Eğitim müfredatı, baştan sona kadar Müslüman halka yönelik olmak kaydıyla yeniden tasarlanması gerektiğine inanıyorum. Her Müslüman evladı ilk okul, orta okul, lise ve üniversite eğitimleri boyunca Kur’an, hadis, akait, tefsir, fıkıh, kelam gibi dini ilimleri bilebilecek derecede donanımlı yetiştirilmesi gerektiğini öneriyorum. İnanmayan insanlar istedikleri zaman, istedikleri bir ortamda istedikleri gibi inkara kalkışabilirler. Bu onların istekleridir.

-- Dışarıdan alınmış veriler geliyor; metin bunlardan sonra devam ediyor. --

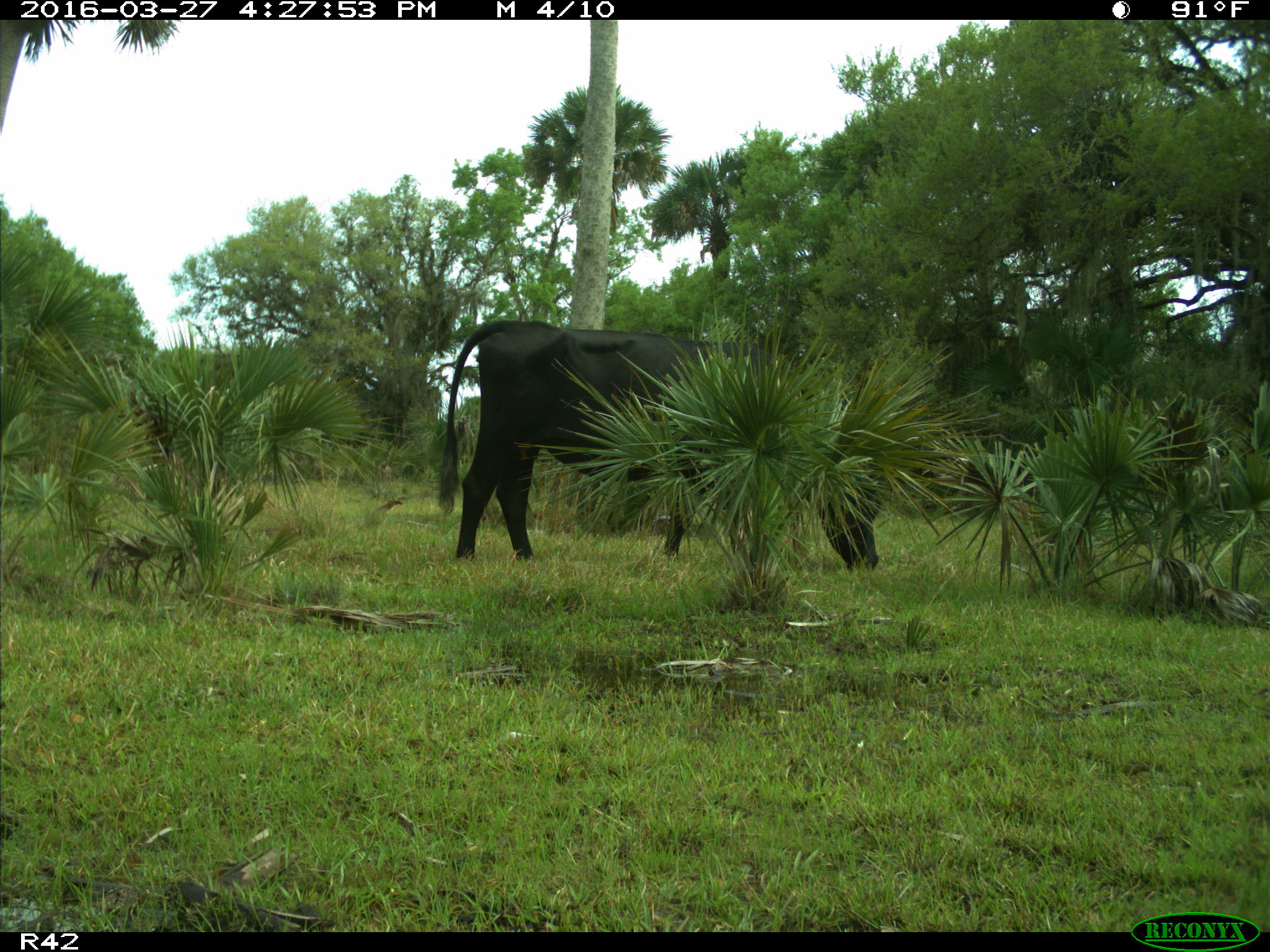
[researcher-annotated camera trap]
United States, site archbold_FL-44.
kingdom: Animalia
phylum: Chordata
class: Mammalia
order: Artiodactyla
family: Bovidae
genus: Bos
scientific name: Bos taurus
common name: domestic cow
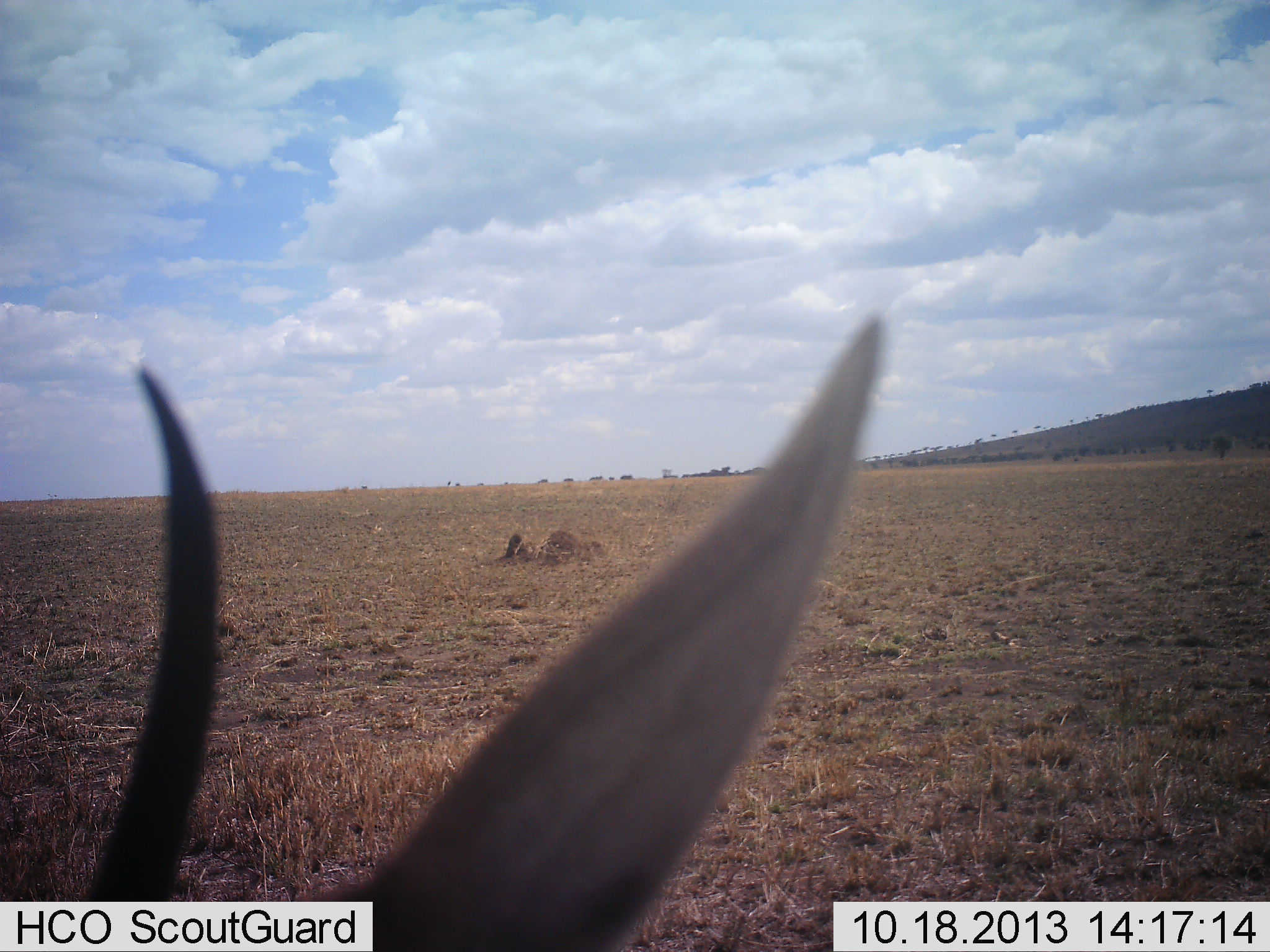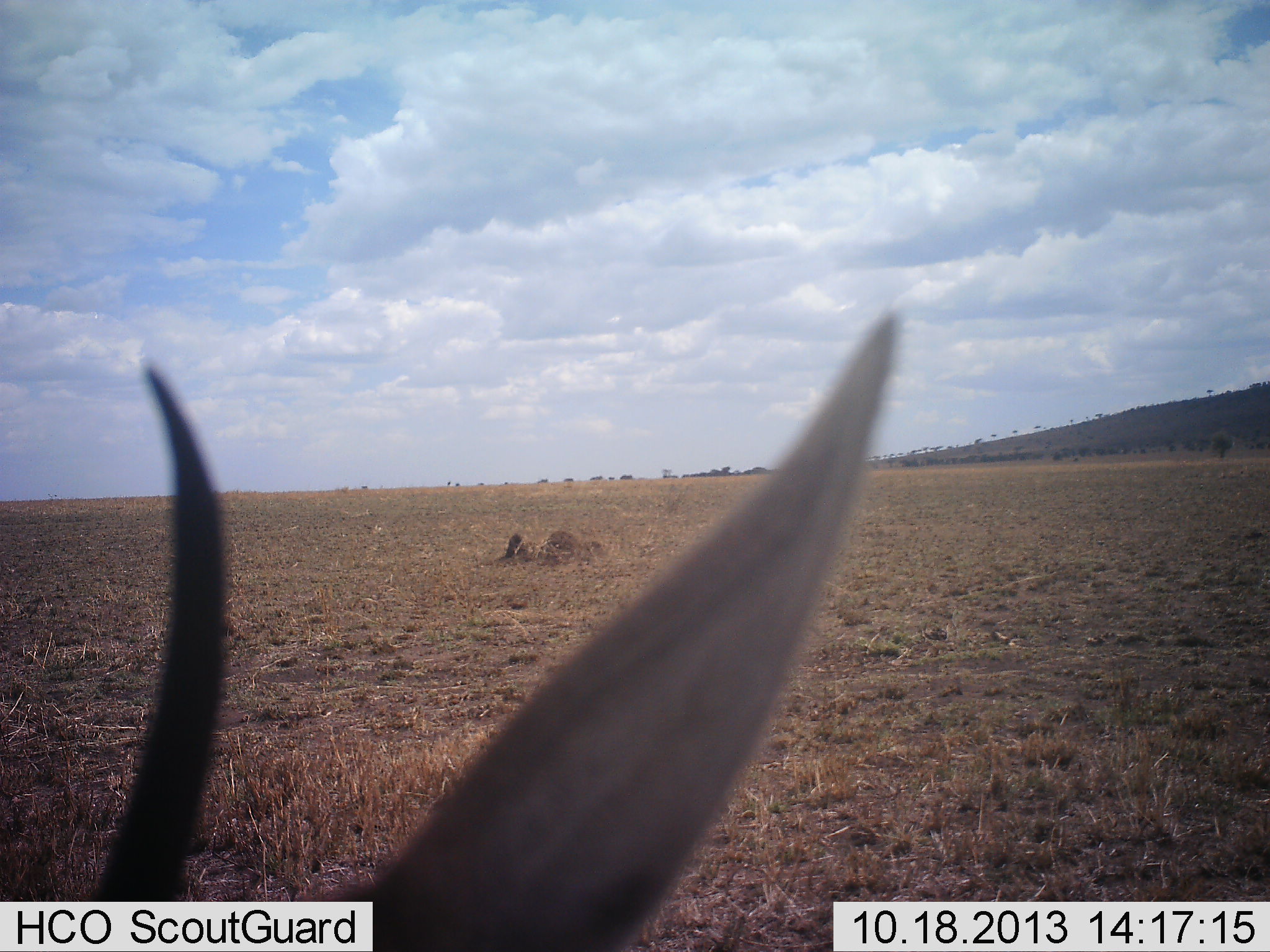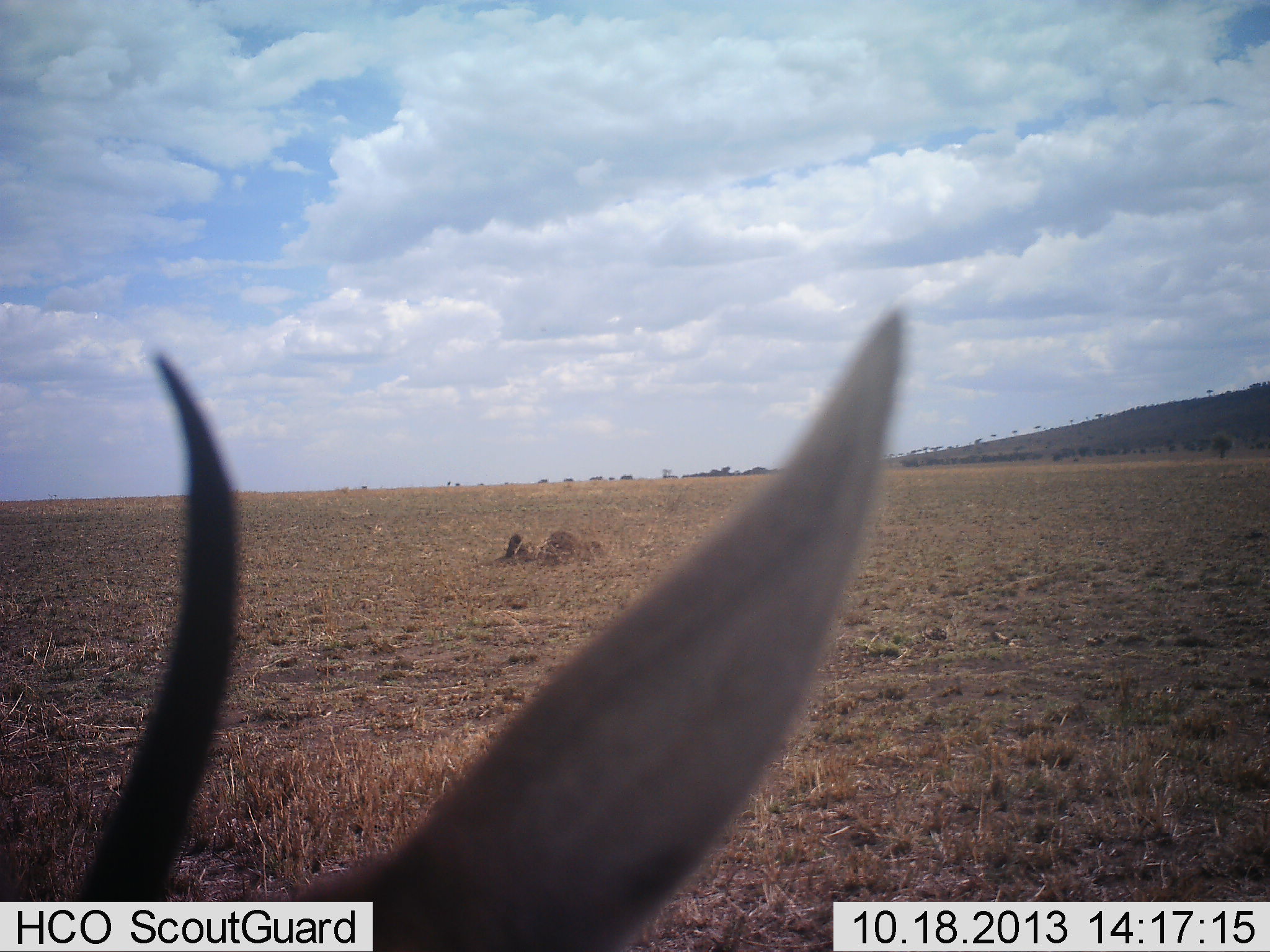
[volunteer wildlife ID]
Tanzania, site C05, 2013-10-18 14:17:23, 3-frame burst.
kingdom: Animalia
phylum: Chordata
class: Mammalia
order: Artiodactyla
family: Bovidae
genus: Nanger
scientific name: Nanger granti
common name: grant's gazelle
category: gazellegrants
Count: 1.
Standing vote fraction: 50%.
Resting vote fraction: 12%.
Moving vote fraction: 38%.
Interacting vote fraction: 0%.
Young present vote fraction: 0%.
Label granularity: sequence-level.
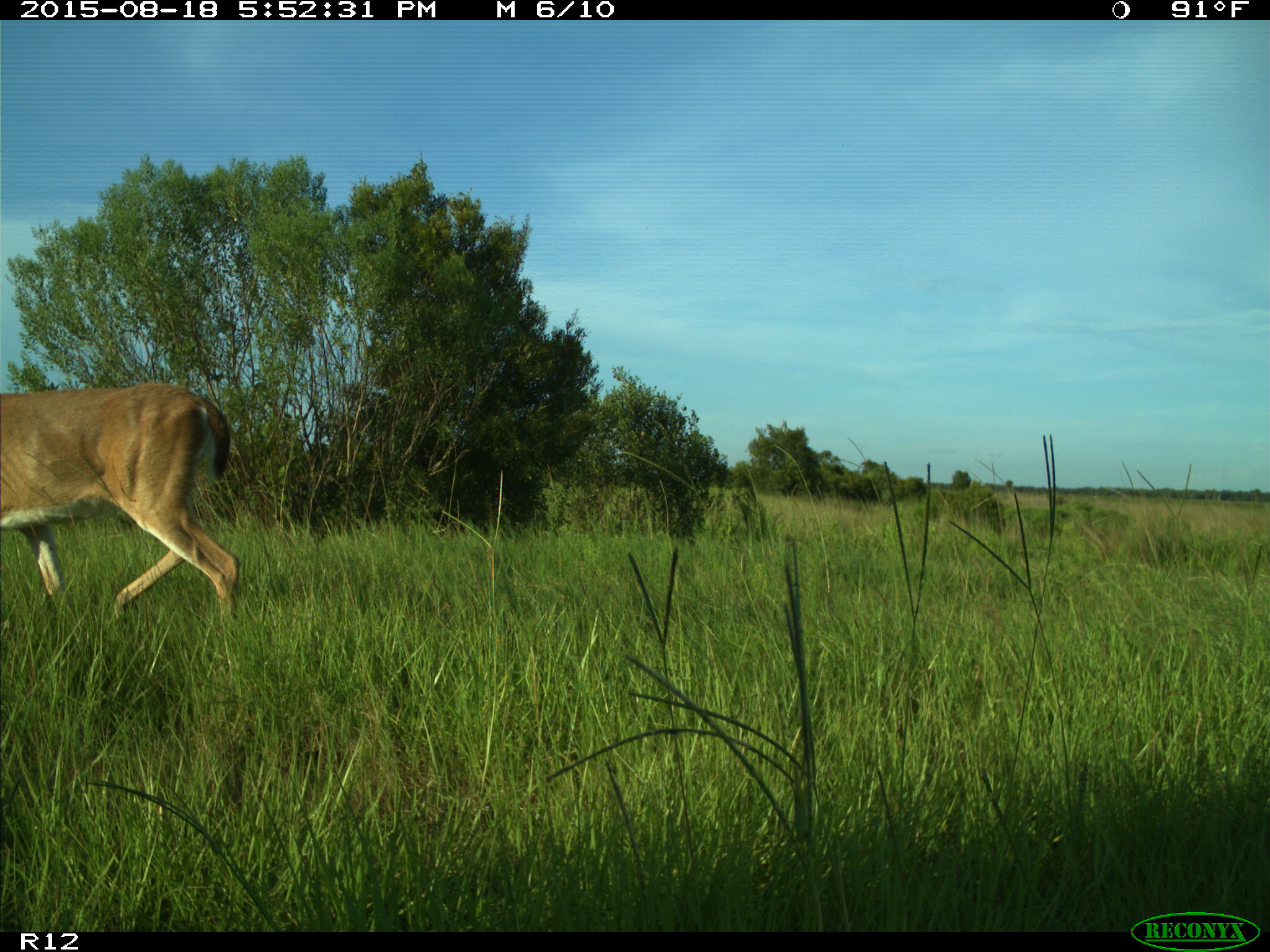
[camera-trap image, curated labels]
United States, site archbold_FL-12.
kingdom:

Düşünebiliyor musunuz İlahiyat fakülteleri hariç hiçbir fakültenin müfredatında Kur’an ve Sünnete dair bir kelime dahi yer almıyor. Din, iman ve kitap ile ilgili hiçbir bilgi öğretilmiyor. Peygamber Efendimiz (s.a.v)’den hiçbir öneri referans kılınmıyor.
Niçin?
İster ilk okul, ister orta okul, ister lise mezunu olsun isterse üniversite mezunu olsun insanlarımızın ekseriyetini Müslümanca davranmıyor, İslam’i kural ve kaidelere göre bir yaşam sürdürmüyor diye ateş topuna tutuyoruz.
Neden?
Şimdi anladınız mı Türkiye’de mantar gibi türeyen bu kadar ateistin nereden geldiğini?
Şimdi anladınız mı Türkiye’de yaşayan Müslümanların niye İslami kural ve kaidelere uymak istemediğini?
Toprağa neyi ekerseniz onu biçersiniz.
Unutmayın insana da neyi verirseniz onunla karşılaşırsınız.